Through a new, independent research and development department, dubbed NASA after the United States space agency, the internet juggernaut is setting its sights on developing core technologies that will serve 2 billion people in 20 years.
Employees walking through Alibaba's headquarters in Hangzhou, Zhejiang province. Wei Xiaohao / For China Daily |
Jack Ma, Alibaba's founder and chairman, says the R&D initiative accords with a broader plan to turn the company into "the world's fifth-largest economy", creating 100 million jobs and enabling 10 million small enterprises to become profitable in two decades.
"Just like how the National Aeronautics and Space Administration fueled fundamental progress in science and technology and enhanced people's lives, new economies must be built upon new technology-enabled infrastructure," Ma recently said at the company's first internal technology conference, which was held at its headquarters in Hangzhou, Zhejiang province.
Ma, whose comments were released on Mar 13, added that Alibaba is ready to shoulder the responsibility for major technological breakthroughs.
Areas of focus will include, but not be confined to, machine learning, chips, the internet of things, operating systems and biometric identification, Ma said.
"Today we've reached a tipping point, where technology makes a real difference," says Zhang Jianfeng, Alibaba's chief technology officer.
The new R&D department will move away from the old business model under which technology focused on supporting business operations. Instead, Alibaba says, it wants to establish a pure, holistic R&D mechanism with a long-range vision. Advanced technological solutions may be in the pipeline for one or two decades, the company said.
Alibaba currently employs more than 20,000 engineers, more than 500 of whom have PhDs.
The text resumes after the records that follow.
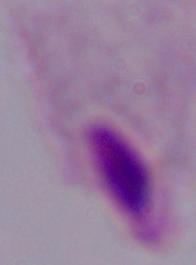 Micrograph. A trichomonad is shown. 1000x magnification.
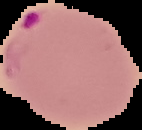
image size = 142×130 pixels
preparation = thin blood film
result = malaria parasites identified
image type = segmented cell region on a black background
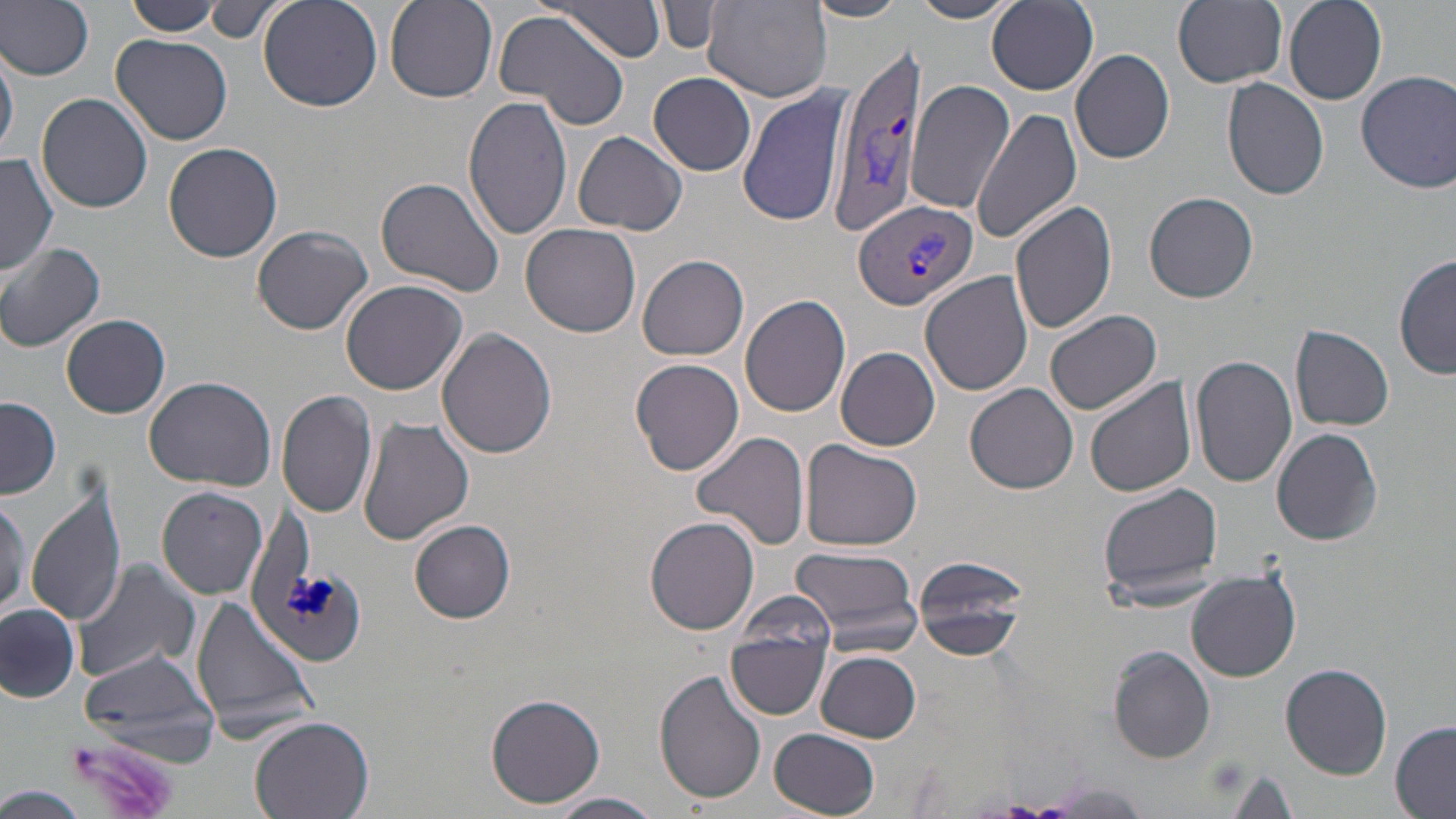
slide-level diagnosis = Plasmodium vivax
uninfected red blood cell locations = approximate bounding boxes as (x1,y1)-(x2,y2) corner pairs in pixels: (0,0)-(96,81), (383,0)-(497,103), (553,0)-(666,62), (804,0)-(909,22), (909,0)-(1015,24), (1173,0)-(1287,88), (1283,0)-(1386,105), (124,1)-(223,36), (258,1)-(383,112), (657,1)-(724,55), (703,1)-(832,104), (988,1)-(1099,94), (207,2)-(277,44), (494,9)-(630,129), (113,33)-(233,145), (0,41)-(17,162), (1069,48)-(1175,165), (1357,69)-(1456,193), (649,73)-(757,175), (907,79)-(1012,216), (1222,79)-(1331,201), (738,86)-(853,229), (37,93)-(153,212), (462,95)-(574,241), (972,106)-(1086,248), (573,132)-(687,236), (163,142)-(283,263), (0,154)-(59,278), (376,175)-(508,300), (1146,191)-(1258,303), (1009,203)-(1118,337), (521,222)-(642,338), (253,224)-(372,335), (0,243)-(106,353), (1395,251)-(1455,380), (639,255)-(749,361), (920,271)-(1034,396), (340,280)-(469,395), (740,295)-(852,417), (1045,309)-(1163,414), (62,314)-(170,418), (1291,326)-(1394,431), (438,331)-(558,460), (836,345)-(941,451), (1189,354)-(1299,489), (630,357)-(744,476), (1084,375)-(1196,499), (144,376)-(278,491), (966,385)-(1079,495), (276,387)-(377,518), (1,397)-(60,499), (358,416)-(475,545), (1272,428)-(1383,546), (691,431)-(811,549), (802,439)-(923,551), (26,478)-(130,631), (1097,481)-(1225,607), (159,487)-(267,599), (0,493)-(27,617), (37,513)-(169,675), (645,517)-(759,636), (410,519)-(516,623), (789,543)-(922,652), (912,556)-(1029,661), (72,557)-(202,685), (1186,569)-(1301,680), (735,586)-(836,673), (191,593)-(318,740), (0,602)-(80,700), (725,621)-(832,722), (78,645)-(224,767), (1108,646)-(1216,763), (814,650)-(921,741), (1280,663)-(1390,778), (655,669)-(767,806), (485,691)-(604,808), (250,715)-(375,819), (1389,720)-(1456,818), (771,729)-(881,818), (1227,770)-(1297,818), (6,788)-(85,819), (548,792)-(665,819)
preparation = thin blood film
image size = 1456×819 pixels
stain = May-Grünwald-Giemsa
modality = optical microscopy
magnification = 1000x
field of view = one of a larger specimen
platelet locations = approximate bounding boxes as (x1,y1)-(x2,y2) corner pairs in pixels: (62,735)-(180,818)
Plasmodium vivax-infected red blood cell locations = approximate bounding boxes as (x1,y1)-(x2,y2) corner pairs in pixels: (826,40)-(931,241), (856,201)-(980,310)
Nine of its 36 partners on the management board are experienced engineers.
The company has been pushing hard on the technology front - from using facial recognition technology for digital payments to adopting artificial intelligence to help mitigate traffic congestion around Hangzhou and leveraging big data in anti-piracy campaigns.
Among the latest efforts is a pilot program that was rolled out recently by the company's cloud-computing arm, Alibaba Cloud, in partnership with Intel Corp, under which the two agreed to build a cloud-based acceleration service that enables virtual access by cloud customers to a larger set of computer resources.
Zhang Mengmeng, a senior researcher at Counterpoint Technology Market Research, says that as Alibaba grows its core businesses into a collaborative ecosystem, it will need technology firepower to enhance its complementary capabilities.
"It's a visionary move. Alibaba is no longer content with being recognized as an online trading platform," she says. "It needs new technologies to fulfill and balance its multiple roles as a virtual shopping mall, a cloud-computing provider, a payment tool and a logistics network."
Each member of China's internet triumvirate known as BAT (for Baidu, Alibaba and Tencent) is sparing no effort in the push for technological breakthroughs. Search engine Baidu is delving into artificial intelligence by championing a national lab for deep learning.